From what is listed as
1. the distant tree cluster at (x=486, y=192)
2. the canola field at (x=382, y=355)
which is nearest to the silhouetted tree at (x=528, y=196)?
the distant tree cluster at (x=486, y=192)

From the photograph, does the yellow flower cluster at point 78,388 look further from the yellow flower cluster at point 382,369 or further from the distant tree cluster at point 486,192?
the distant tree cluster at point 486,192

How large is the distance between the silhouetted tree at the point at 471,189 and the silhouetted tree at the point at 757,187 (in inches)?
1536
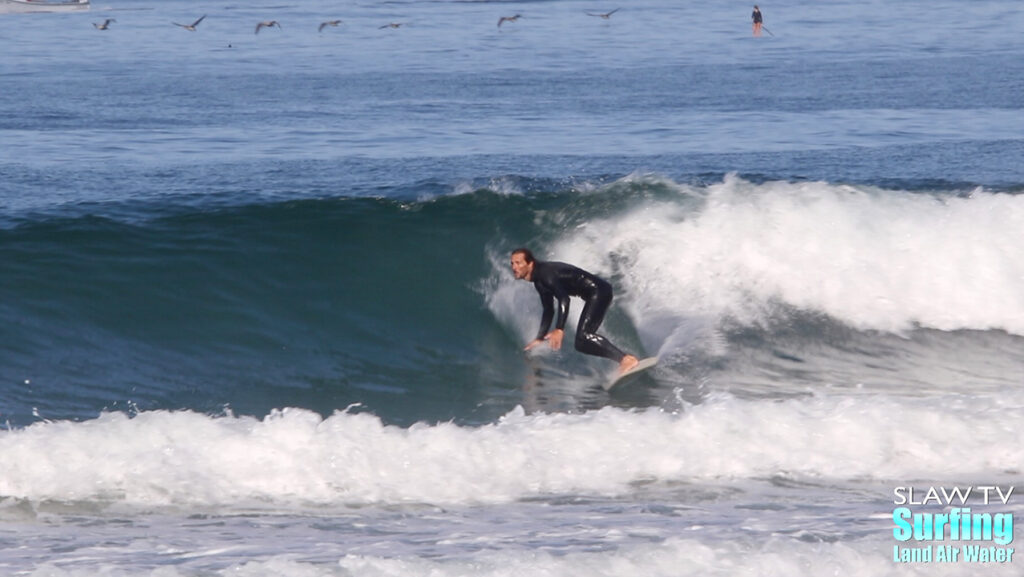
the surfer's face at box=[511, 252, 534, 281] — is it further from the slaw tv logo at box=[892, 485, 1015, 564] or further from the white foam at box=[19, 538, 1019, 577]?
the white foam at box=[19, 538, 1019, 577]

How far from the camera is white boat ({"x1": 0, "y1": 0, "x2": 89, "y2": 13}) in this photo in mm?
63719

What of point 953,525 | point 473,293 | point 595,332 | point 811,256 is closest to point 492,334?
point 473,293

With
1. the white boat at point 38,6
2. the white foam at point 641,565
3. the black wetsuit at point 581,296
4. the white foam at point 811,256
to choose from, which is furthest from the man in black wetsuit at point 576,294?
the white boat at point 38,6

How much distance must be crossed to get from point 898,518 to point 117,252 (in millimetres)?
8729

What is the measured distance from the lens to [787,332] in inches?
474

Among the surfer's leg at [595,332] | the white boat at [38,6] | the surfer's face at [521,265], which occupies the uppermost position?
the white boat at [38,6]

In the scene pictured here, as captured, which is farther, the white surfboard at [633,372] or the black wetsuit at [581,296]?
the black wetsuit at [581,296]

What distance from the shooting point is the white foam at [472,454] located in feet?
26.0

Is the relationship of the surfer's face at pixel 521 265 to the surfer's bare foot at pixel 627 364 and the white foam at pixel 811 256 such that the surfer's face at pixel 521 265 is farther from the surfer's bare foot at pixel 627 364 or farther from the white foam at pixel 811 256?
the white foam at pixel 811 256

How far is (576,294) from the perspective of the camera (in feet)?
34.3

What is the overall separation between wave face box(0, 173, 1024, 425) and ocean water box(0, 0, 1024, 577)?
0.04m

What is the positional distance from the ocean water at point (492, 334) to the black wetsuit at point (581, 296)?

--

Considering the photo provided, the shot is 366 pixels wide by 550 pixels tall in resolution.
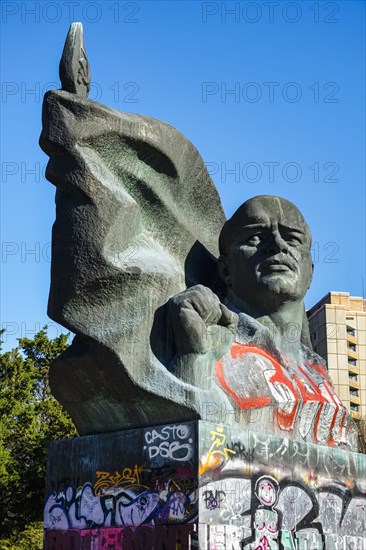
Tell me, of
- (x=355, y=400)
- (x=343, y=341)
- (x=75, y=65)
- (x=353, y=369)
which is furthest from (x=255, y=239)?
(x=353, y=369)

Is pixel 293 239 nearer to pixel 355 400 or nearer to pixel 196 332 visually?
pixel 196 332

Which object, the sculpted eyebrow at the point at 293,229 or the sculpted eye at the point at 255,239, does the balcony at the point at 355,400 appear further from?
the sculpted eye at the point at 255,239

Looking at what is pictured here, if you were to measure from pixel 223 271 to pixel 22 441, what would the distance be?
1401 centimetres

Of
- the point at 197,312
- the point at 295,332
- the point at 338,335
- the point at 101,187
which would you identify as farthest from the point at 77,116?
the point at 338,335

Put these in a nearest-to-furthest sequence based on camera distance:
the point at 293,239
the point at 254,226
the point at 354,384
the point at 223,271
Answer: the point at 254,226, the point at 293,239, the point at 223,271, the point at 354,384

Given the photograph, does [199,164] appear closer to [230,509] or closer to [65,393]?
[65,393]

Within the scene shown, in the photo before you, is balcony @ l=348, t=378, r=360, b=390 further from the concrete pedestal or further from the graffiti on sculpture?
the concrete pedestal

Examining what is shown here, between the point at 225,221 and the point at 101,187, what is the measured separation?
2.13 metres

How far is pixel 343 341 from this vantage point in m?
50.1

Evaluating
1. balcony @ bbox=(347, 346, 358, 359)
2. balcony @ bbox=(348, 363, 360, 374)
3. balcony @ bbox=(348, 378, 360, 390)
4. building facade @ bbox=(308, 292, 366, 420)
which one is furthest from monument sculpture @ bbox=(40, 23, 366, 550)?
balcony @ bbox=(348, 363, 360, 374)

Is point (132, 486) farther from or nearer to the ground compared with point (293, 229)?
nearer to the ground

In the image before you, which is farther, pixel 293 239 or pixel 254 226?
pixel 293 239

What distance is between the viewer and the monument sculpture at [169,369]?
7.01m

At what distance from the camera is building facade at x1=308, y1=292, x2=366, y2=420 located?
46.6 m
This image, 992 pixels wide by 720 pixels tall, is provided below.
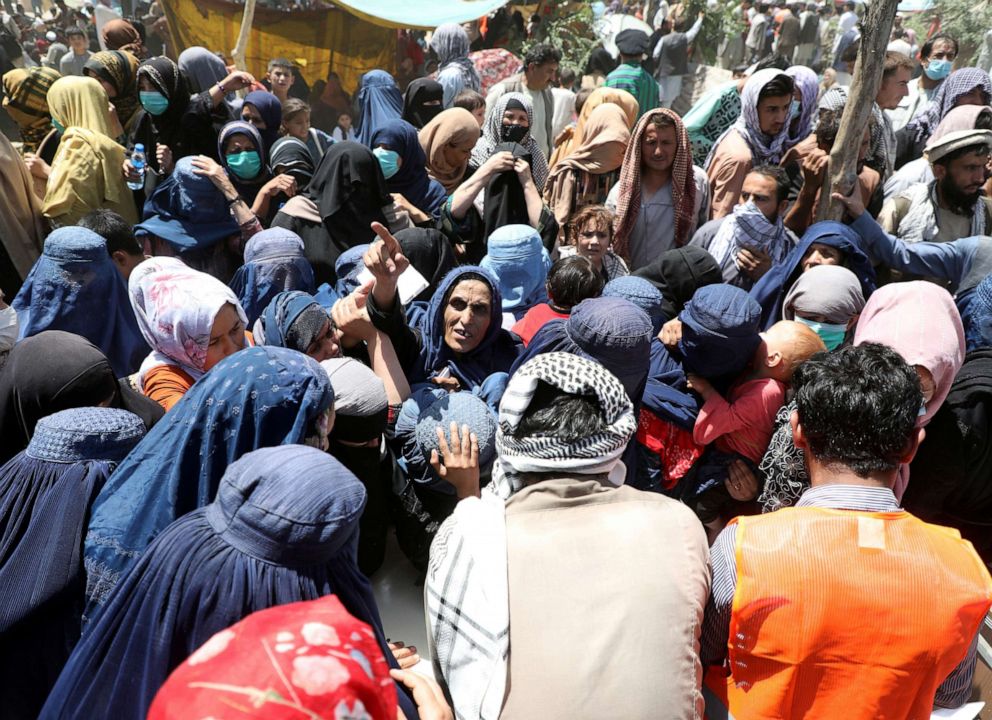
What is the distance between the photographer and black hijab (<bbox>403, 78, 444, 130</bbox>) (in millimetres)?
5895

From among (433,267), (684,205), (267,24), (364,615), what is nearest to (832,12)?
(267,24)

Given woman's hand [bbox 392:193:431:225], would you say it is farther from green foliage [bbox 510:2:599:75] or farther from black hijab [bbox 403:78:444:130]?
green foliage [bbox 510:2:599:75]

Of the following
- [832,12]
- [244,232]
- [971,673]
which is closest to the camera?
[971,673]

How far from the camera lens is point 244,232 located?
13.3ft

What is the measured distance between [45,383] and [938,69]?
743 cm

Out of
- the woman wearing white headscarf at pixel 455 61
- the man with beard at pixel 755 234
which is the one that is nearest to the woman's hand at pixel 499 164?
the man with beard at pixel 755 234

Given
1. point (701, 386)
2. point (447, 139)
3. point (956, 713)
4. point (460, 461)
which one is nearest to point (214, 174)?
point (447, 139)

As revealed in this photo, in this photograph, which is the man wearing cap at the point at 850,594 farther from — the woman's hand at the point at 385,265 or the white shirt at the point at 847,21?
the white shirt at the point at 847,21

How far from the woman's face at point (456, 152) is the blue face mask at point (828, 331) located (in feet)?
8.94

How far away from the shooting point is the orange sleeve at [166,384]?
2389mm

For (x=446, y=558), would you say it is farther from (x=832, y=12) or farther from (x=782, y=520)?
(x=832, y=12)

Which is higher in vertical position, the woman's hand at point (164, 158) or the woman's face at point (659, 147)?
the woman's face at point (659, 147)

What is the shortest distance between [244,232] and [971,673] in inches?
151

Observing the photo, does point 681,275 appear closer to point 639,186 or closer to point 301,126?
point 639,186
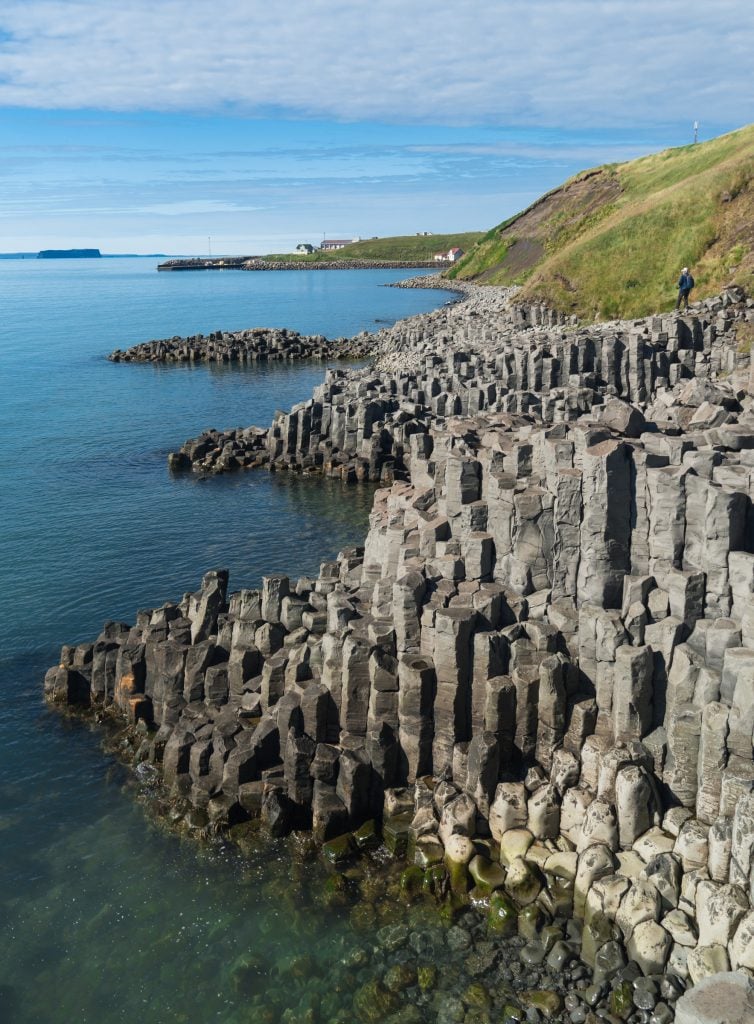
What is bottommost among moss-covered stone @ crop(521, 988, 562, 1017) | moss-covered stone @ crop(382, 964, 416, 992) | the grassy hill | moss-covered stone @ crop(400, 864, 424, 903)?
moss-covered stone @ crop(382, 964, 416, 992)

Task goal — Edit the part of the listing that opens with the line containing "What distance from the shooting" and closes with the line containing "What is the positional", changing "black wetsuit" to "dark wetsuit" and leaving everything else as it is. Give back only those lines.

Solution to this exercise —
What distance from the shooting point is the white foam at [472,454] located in feet?
26.0

Is the relationship of the surfer's face at pixel 521 265 to the surfer's bare foot at pixel 627 364 and the white foam at pixel 811 256 such that the surfer's face at pixel 521 265 is farther from the surfer's bare foot at pixel 627 364 or farther from the white foam at pixel 811 256?
the white foam at pixel 811 256

How far is (576,294) from the perspective of the camera (in feet)?
34.3

What is the overall separation between wave face box(0, 173, 1024, 425) and ocean water box(0, 0, 1024, 577)?
0.04m

What is the positional distance from the ocean water at point (492, 334) to the dark wetsuit at point (581, 296)?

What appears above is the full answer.